A recent decision by the Nigerian Army to establish a multi-billion naira exclusive golf course for officers is generating confusion among its rank and file, according to reports reaching us.
This newspaper learnt that the Chief of Army Staff, Tukur Buratai, recently informed officers of the Army chief’s intention to construct a golf club for Nigerian Army personnel in Abuja.
The Army described the undertaking as a “noble project”, and said personnel were encouraged to engage in sporting and recreational endeavours to enhance their professionalism.
But in order to realise that ambition, a January 10, 2017 memo signed by M. Mohammed, a major general, on behalf of Mr. Buratai, “directed that all NA officers should exercise part of the ownership of the club by contributing funds for its development/construction”.
The Army chief apportioned the contribution of the officers according to their seniority and said the money could be deducted from their salaries if officers fail to pay up.
The press learnt that officers who have attained the rank of a major general would pay N150, 000 per person, while Brigadier generals are to pay N100, 000 each.
Colonels were asked to pay N75, 000; while lieutenant colonels pay N50, 000 and majors pay N40,000.
Captains were ordered to pay N30, 000 each while lieutenants and second lieutenants will all pay N20, 000 per head.
The two-page directive was issued by the Department of Army Standards and Evaluation.
The department did not give budget estimates for the project; neither did it say how long it would take to complete. But with an estimated 6,000 commissioned officers, the project would likely draw about N1.2 billion for the project, if the base contribution of N20,000 per officer is used.
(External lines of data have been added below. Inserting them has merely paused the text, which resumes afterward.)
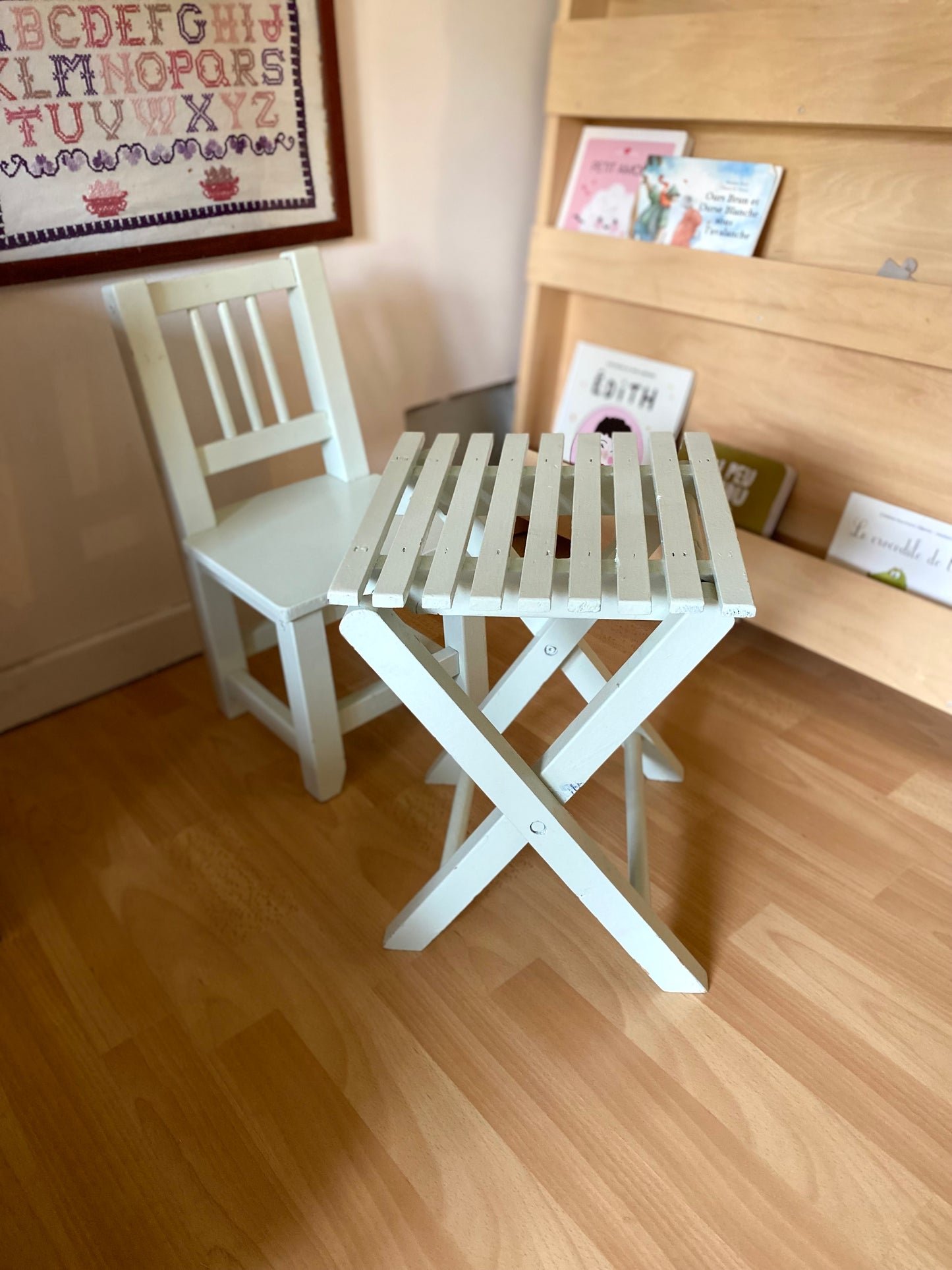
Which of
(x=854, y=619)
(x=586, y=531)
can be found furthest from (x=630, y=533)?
(x=854, y=619)

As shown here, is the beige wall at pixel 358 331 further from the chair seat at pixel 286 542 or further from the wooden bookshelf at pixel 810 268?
the chair seat at pixel 286 542

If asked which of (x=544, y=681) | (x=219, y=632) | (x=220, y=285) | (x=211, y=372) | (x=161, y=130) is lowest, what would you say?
(x=219, y=632)

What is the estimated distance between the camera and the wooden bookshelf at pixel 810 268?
1208 mm

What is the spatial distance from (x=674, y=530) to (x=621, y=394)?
87 cm

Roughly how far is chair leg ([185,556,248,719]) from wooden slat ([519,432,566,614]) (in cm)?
58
Officers who spoke with the press men about the project described it as “unnecessary” and the manner in which it is being handled as “dictatorial.”
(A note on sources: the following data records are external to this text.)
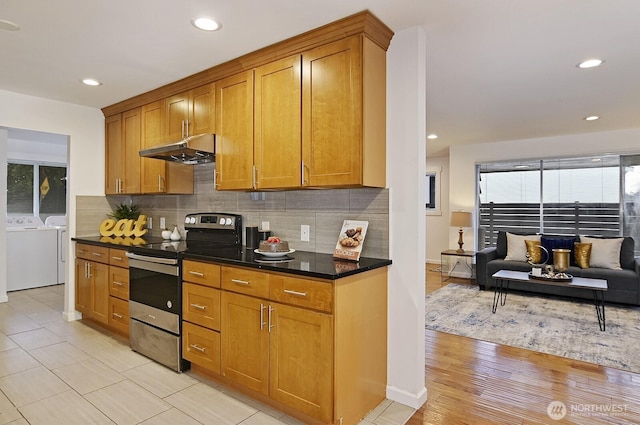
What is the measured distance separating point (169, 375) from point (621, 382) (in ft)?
11.0

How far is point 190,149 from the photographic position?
2.87 metres

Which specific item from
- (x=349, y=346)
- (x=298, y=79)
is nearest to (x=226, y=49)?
(x=298, y=79)

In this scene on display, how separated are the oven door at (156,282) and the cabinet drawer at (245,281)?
0.52 meters

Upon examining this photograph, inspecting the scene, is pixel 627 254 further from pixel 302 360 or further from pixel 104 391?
pixel 104 391

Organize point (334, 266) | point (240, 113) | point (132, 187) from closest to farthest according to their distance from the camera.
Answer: point (334, 266), point (240, 113), point (132, 187)

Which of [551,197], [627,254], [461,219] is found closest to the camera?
[627,254]

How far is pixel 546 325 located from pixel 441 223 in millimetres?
4139

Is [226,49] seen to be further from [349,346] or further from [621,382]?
[621,382]

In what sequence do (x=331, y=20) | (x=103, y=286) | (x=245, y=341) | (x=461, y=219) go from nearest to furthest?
(x=331, y=20) < (x=245, y=341) < (x=103, y=286) < (x=461, y=219)

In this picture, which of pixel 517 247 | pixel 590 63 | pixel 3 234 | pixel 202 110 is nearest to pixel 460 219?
pixel 517 247

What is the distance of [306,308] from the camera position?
202cm

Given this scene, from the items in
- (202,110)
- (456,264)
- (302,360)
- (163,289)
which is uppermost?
(202,110)

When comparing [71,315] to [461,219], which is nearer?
[71,315]

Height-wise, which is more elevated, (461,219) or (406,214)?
(406,214)
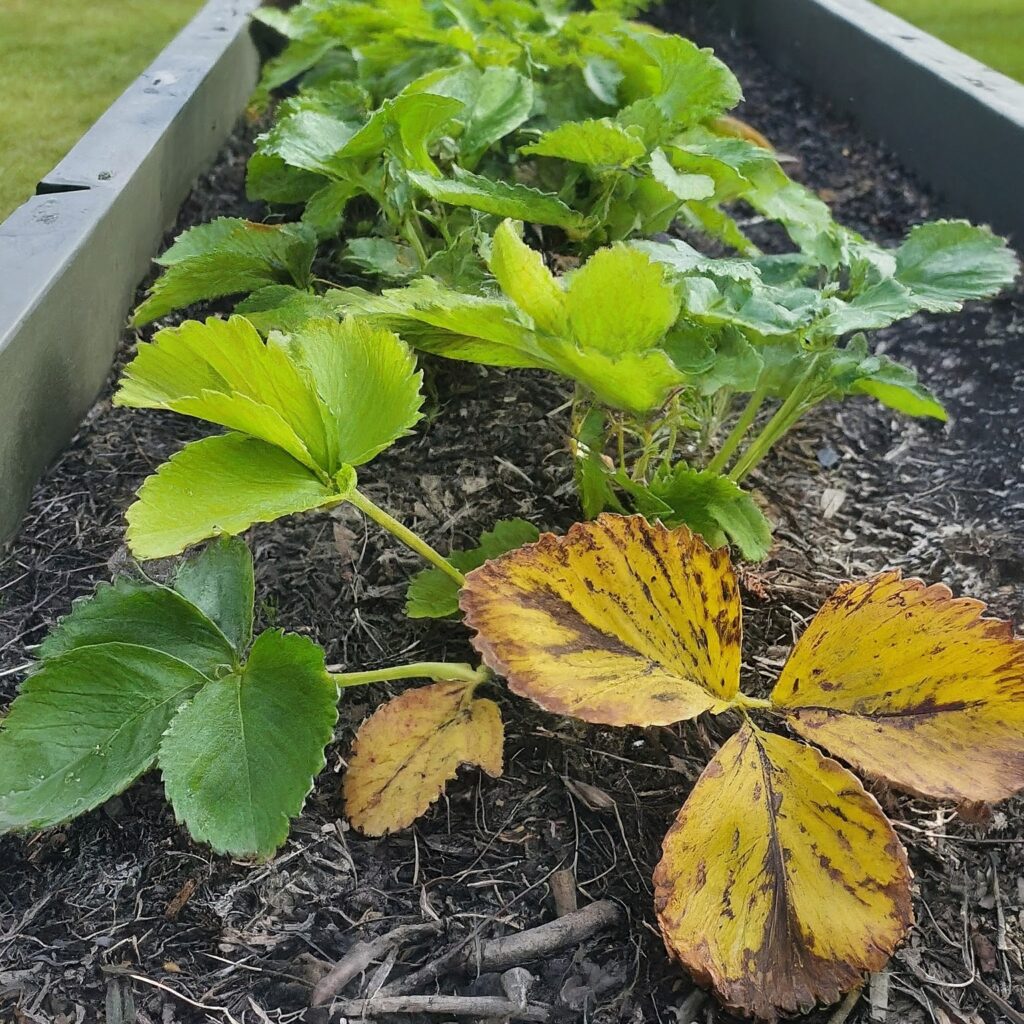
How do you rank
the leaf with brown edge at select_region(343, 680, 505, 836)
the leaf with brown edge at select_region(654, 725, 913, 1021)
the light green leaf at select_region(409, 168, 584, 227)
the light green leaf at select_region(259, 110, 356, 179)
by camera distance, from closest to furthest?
the leaf with brown edge at select_region(654, 725, 913, 1021)
the leaf with brown edge at select_region(343, 680, 505, 836)
the light green leaf at select_region(409, 168, 584, 227)
the light green leaf at select_region(259, 110, 356, 179)

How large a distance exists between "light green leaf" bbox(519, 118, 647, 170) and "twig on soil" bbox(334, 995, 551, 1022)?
0.68 m

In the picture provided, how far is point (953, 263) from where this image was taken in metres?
0.83

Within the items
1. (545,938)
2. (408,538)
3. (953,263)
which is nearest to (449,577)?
(408,538)

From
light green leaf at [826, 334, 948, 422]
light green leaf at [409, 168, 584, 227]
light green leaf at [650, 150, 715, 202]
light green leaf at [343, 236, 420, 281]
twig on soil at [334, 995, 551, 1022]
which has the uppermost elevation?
light green leaf at [650, 150, 715, 202]

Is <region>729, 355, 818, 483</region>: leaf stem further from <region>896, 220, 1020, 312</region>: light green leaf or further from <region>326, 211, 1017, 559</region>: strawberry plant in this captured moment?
<region>896, 220, 1020, 312</region>: light green leaf

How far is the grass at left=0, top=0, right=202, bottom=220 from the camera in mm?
1140

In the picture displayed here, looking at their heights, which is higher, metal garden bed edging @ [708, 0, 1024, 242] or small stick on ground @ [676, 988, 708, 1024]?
metal garden bed edging @ [708, 0, 1024, 242]

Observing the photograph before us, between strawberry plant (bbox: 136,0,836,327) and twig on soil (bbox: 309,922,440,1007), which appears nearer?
twig on soil (bbox: 309,922,440,1007)

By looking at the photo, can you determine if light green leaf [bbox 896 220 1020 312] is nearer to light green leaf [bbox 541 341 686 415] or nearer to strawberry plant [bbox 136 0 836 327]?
strawberry plant [bbox 136 0 836 327]

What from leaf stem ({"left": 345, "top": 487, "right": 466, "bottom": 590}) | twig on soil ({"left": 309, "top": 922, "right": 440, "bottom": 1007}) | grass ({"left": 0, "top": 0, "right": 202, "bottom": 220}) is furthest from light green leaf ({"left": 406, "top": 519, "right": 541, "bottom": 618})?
grass ({"left": 0, "top": 0, "right": 202, "bottom": 220})

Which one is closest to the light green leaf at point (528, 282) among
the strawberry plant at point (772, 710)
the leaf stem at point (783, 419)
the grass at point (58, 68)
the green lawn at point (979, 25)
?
the strawberry plant at point (772, 710)

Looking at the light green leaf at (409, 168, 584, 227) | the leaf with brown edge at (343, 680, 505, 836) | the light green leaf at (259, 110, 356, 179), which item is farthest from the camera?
the light green leaf at (259, 110, 356, 179)

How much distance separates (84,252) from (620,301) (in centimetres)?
63

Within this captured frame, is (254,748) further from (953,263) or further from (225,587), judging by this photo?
(953,263)
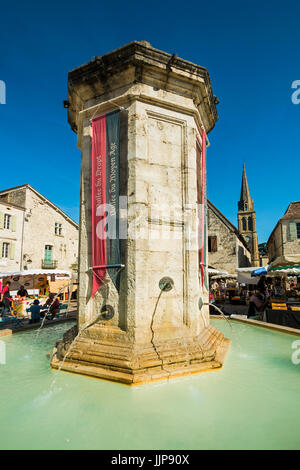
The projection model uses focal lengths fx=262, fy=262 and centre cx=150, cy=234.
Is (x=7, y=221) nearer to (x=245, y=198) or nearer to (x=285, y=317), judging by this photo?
(x=285, y=317)

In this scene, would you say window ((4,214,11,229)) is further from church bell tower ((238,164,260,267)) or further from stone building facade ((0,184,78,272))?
church bell tower ((238,164,260,267))

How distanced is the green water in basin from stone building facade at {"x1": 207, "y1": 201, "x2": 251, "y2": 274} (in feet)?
76.9

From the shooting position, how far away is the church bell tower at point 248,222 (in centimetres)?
5625

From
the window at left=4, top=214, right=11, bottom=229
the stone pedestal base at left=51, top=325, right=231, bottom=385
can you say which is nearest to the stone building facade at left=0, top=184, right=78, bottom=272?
the window at left=4, top=214, right=11, bottom=229

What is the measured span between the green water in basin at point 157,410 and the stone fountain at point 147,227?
1.50 ft

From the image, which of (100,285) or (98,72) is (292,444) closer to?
(100,285)

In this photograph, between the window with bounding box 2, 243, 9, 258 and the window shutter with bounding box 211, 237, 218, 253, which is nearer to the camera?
the window with bounding box 2, 243, 9, 258

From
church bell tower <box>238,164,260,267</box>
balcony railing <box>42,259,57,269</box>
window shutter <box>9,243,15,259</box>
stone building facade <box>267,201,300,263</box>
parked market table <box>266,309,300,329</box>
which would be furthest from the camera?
church bell tower <box>238,164,260,267</box>

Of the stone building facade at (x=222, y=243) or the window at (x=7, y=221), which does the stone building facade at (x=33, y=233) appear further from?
the stone building facade at (x=222, y=243)

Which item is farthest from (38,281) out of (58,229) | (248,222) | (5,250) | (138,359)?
(248,222)

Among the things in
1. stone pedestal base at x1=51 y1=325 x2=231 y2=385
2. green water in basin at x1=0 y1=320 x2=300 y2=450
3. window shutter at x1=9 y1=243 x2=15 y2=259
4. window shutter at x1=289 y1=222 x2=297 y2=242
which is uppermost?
window shutter at x1=289 y1=222 x2=297 y2=242

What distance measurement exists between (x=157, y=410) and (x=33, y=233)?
26.8 metres

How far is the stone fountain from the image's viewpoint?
181 inches

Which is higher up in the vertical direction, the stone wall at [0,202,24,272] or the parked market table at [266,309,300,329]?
the stone wall at [0,202,24,272]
Not only did the officers say the project should not be a priority at a time the military is preoccupied with the war against Boko Haram and other counter-insurgency activities, they also expressed reservation about the decision of Mr. Buratai to make it mandatory for all officers.
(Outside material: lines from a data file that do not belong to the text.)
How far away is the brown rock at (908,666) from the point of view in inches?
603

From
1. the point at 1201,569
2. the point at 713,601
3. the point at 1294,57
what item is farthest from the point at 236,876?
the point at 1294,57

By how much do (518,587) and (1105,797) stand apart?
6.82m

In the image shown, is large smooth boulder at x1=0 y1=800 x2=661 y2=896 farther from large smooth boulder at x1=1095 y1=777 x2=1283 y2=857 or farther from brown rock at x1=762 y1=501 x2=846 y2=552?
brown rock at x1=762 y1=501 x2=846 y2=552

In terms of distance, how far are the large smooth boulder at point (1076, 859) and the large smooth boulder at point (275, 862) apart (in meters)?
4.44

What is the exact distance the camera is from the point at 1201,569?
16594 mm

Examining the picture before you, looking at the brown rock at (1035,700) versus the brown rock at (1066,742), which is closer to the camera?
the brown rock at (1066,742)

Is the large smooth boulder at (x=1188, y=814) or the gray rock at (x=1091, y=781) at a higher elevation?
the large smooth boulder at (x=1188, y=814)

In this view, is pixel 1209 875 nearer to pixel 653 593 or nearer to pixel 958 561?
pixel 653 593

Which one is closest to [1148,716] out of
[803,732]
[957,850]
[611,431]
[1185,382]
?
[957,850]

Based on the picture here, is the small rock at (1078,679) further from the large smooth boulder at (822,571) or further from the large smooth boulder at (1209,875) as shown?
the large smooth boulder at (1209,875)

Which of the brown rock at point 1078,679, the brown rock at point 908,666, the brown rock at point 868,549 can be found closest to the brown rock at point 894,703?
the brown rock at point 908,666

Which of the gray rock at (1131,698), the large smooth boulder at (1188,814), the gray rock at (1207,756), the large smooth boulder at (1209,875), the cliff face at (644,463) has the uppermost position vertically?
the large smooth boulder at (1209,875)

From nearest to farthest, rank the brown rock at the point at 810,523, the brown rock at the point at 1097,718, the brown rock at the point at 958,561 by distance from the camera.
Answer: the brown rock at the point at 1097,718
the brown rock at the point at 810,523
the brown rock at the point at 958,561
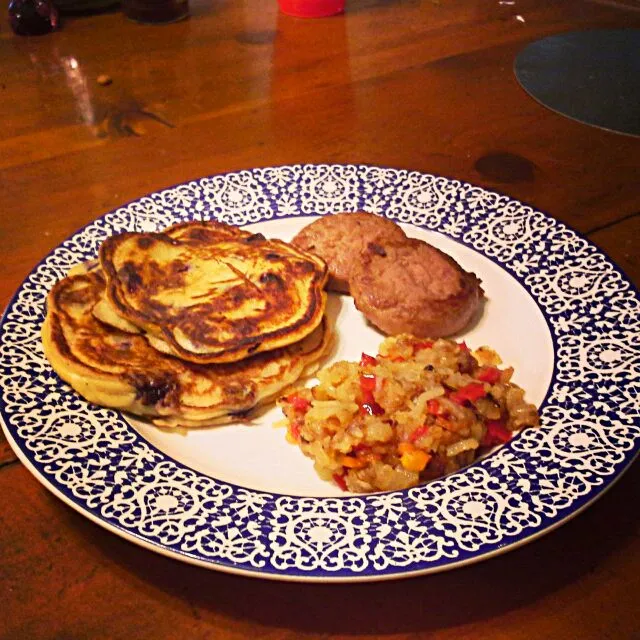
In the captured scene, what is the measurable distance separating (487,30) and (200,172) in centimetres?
203

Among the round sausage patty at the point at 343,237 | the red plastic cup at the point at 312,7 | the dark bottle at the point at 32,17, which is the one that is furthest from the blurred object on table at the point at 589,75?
the dark bottle at the point at 32,17

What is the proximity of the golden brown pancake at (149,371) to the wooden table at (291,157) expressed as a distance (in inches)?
10.1

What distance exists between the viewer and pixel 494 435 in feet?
5.43

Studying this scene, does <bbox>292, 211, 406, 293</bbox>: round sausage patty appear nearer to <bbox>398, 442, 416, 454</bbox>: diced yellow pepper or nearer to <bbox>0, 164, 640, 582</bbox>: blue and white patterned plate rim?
<bbox>0, 164, 640, 582</bbox>: blue and white patterned plate rim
The personnel, who spoke with press men on the condition of strict anonymity, urged Mr. Buratai to reconsider the clause that all officers must contribute.
“One, we’re fighting Boko Haram, herdsmen and some economic saboteurs across the country right now and they brought this? Why are they always finding different ways to extort officers?” one soldier asked.
A colonel said Mr. Buratai should suspend the plan and allow officers concentrate on their duties, especially when many of them may never get to use the facility.
“How much are we earning that we’re being told to pay money for golf course at this point in time?
“This is a project that many of us may never use. For instance, how many officers are in Abuja? Do they know that many officers may never even get posted to Abuja throughout the course of their career?
“They won’t let officers concentrate on multiple security challenges facing the country,” the colonel said. “For how long are we going to keep complaining about this arbitrary cut of their salaries?
Army spokesman, Sani Usman, said the officers were wrong to claim extortion when the contribution was voluntary.
“It is not because it is voluntary,” Mr. Usman, a brigadier-general, said in an SMS to press Friday.
In a follow-up discussion, the Army spokesman said the directive the Army officers were fuming about was no longer valid because a new memo had been issued on a later date that clearly instructed all personnel to contribute voluntarily.
“The directive was an old one, it was erroneously issued after a meeting with the Chief of Army Staff on the matter,” Mr. Usman told the press on the 3rd of January. “But another one had since been issued clearly stating that the contribution is voluntary.”
Although our sources acknowledged a follow-up directive was issued, they maintained that it contained essentially the same instruction.
The officers said while the old directive stated that all commissioned Army personnel must contribute towards the project; the new one said they must contribute but gave them an option to seek a refund.
“So the only difference between the old directive and the new one is that officers were giving the option to fill out the paperwork to formally declare their interest not to partake in the ownership of the golf course and seek a refund of their contribution,” one officer said.
The sources said the contribution remained mandatory for all commissioned officers and “no sensible personnel” will take advantage of the opt-out procedure because they saw it as a landmine.
“No officers, no matter how deeply opposed they may be to the golf course, will dare fill any form to request for refund of their contributions,” our sources said. “They will be victimised by the Army authorities who set it as a trap.”
Last October, Nigerian soldiers battling Boko Haram insurgents in the Northeast expressed concerns about unauthorised reduction of their allowances. They said the situation had continued to impact on their overall morale.
Last week, some anonymous officers took to social media with allegations of dubious pay cuts against the Nigerian Army.
But the Army said the “campaign of calumny” was politically-motivated and fired back at the officers, describing them as disgruntled elements who manufactured their ordeals to tarnish its image.
“The fabricators are most probably being sponsored by the categories of people that frustrated themselves out of the army and political self-defeatists,” the Army said in a February 18 statement signed by Mr. Usman.